Wednesday, June 7, 2006 | 7:39 a.m.

Elise Eden and Richard Craft planned to peruse the art galleries at Holsum Lofts on Friday, but instead were seduced by the aroma luring them into a cooking demonstration at Cheflive.

"It's the curry," said Mykal Muegge, spokeswoman for the Internet cooking show that officially opens later this month in the building at 241 W. Charleston Blvd. "He's been torturing us for the last hour."

The culinary tease was local Le Cordon Bleu instructor and Chef Peter Sherlock, whose resume includes the kitchens of New York's Waldorf Astoria and the local Stirling Club at Turnberry Place.

In three sessions Friday, Sherlock whipped up a black bean soup, shrimp with curry and shrimp with pesto for the salivating First Friday crowds meandering through Holsum Lofts.

"We're just sampling now," Sherlock said as he provided First Friday visitors a taste of what is normally an hourlong afternoon show. He has been a regular chef at the production studio, where Cheflive plans to lure tourists to daily cooking demonstrations by local and national chefs.

For weeks Cheflive has been catering exclusively to concierge groups and travel Web sites that might plug it as a novel way to spend a Las Vegas afternoon.

"You can only drink so much, gamble so much, shop so much," says Scott Proctor, Cheflive's chief financial officer. "So what's next? You have the Hoover Dam and us."

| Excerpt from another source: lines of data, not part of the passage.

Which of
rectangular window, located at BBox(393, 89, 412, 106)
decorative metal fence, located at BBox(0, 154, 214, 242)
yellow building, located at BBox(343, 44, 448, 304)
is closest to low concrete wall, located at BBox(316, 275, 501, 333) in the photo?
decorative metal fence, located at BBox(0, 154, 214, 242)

But who's going to pay the $45 admission fee for such a show, samples of that day's menu and a picture with the chef?

"Everybody," says John Guinivere, Cheflive founder and formerly a personal chef. The admission price pales in comparison to Strip shows, he says, adding that the "real" money will come from Internet downloads at www.ChefLive.com, and from television shows, which is next in his plans. The studio is also available for private events, children's parties with puppet Chef Bob and healthy cooking classes.

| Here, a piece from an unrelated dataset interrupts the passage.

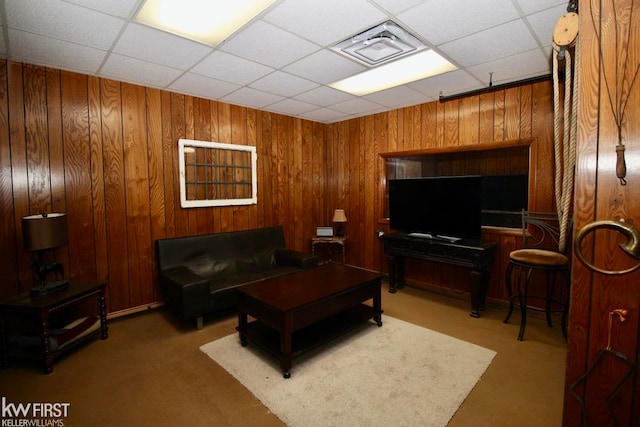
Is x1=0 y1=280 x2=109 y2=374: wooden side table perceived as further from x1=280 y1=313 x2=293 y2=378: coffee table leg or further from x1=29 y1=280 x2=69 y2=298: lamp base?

Guinivere says his friends and peers thought he was crazy when he came up with the idea and purchased the Web site in 1998. But he was interested in streaming video and Internet possibilities and knew that his efforts wouldn't be costly.

Guinivere says he already has an assortment of chefs under contract, including Luciano Pellegrini, executive chef and owner of Valentino Las Vegas, and Chef John Howie of Seattle, both of whom are on his advisory board.

As a Norah Jones song filtered through the studio at the close of Friday evening's first demonstration, visitors Eden and Craft cleaned any trace of soup from their plastic spoons and discussed whether they would have included ham in their ingredients, as Sherlock had done.

"I would have made it without," Eden says while staring off in the distance. "But this is delicious. I've always wanted to know how to make black bean soup."